## Records from a data source:
* * * * * * *

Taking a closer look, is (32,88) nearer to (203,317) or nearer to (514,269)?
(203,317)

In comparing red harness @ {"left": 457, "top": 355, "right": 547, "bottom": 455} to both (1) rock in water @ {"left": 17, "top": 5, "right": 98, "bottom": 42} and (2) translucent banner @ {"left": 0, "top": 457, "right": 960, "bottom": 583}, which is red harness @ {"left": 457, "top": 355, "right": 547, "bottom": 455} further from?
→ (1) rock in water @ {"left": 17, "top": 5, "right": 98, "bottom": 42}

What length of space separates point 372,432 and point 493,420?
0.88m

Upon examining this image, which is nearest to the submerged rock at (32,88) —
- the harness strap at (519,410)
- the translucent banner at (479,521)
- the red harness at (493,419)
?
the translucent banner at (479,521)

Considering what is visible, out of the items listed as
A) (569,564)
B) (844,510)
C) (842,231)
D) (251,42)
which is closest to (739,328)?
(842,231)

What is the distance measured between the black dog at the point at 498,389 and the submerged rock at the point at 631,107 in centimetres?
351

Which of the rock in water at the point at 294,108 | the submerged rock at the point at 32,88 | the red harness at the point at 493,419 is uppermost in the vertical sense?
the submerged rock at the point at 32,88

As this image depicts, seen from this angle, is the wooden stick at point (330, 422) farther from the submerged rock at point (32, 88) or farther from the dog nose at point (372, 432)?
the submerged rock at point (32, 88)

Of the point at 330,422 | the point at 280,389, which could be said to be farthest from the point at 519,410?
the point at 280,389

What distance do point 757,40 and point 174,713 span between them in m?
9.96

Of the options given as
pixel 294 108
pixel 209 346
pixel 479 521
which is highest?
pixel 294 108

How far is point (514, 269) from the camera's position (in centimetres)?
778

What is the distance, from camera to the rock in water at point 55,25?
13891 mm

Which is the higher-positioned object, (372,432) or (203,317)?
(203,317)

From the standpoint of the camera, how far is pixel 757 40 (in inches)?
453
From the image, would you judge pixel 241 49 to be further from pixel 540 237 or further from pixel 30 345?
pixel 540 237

* * * * * * *

## What you need to do:
Please output the complete data exactly.

## The result:
Taking a closer look, is (32,88) nearer to (203,317) or nearer to (514,269)?
(203,317)

In comparing red harness @ {"left": 457, "top": 355, "right": 547, "bottom": 455} to both (1) rock in water @ {"left": 17, "top": 5, "right": 98, "bottom": 42} and (2) translucent banner @ {"left": 0, "top": 457, "right": 960, "bottom": 583}, which is red harness @ {"left": 457, "top": 355, "right": 547, "bottom": 455} further from?
→ (1) rock in water @ {"left": 17, "top": 5, "right": 98, "bottom": 42}

What length of space separates point 372,432 and point 493,420?
0.88m

Upon examining this image, which is nearest to the submerged rock at (32,88) —
- the harness strap at (519,410)
- the translucent banner at (479,521)
- the red harness at (493,419)
?
the translucent banner at (479,521)

Considering what is visible, out of the items listed as
A) (569,564)
B) (844,510)
C) (842,231)
D) (251,42)
which is closest to (739,328)?
(842,231)

What is the distance measured between the black dog at the point at 498,389 and the submerged rock at the point at 631,107 in centimetres?
351

Which of the rock in water at the point at 294,108 | the submerged rock at the point at 32,88 | the red harness at the point at 493,419 is uppermost in the vertical sense?
the submerged rock at the point at 32,88

As this image depicts, seen from this angle, is the wooden stick at point (330, 422) farther from the submerged rock at point (32, 88) or farther from the dog nose at point (372, 432)?
the submerged rock at point (32, 88)

Of the point at 330,422 | the point at 280,389, which could be said to be farthest from the point at 519,410?
the point at 280,389

What distance do point 757,40 and point 174,713 span between them in m?
9.96

Of the options given as
pixel 294 108
pixel 209 346
pixel 479 521
which is highest?
pixel 294 108

How far is point (514, 269) from the camera's position (in centimetres)?
778

What is the distance, from camera to the rock in water at point 55,25?
13891 mm

Which is the higher-positioned object, (372,432) or (203,317)?
(203,317)

From the standpoint of the camera, how far is pixel 757 40 (in inches)?
453
From the image, would you judge pixel 241 49 to be further from pixel 540 237 or further from pixel 30 345?
pixel 540 237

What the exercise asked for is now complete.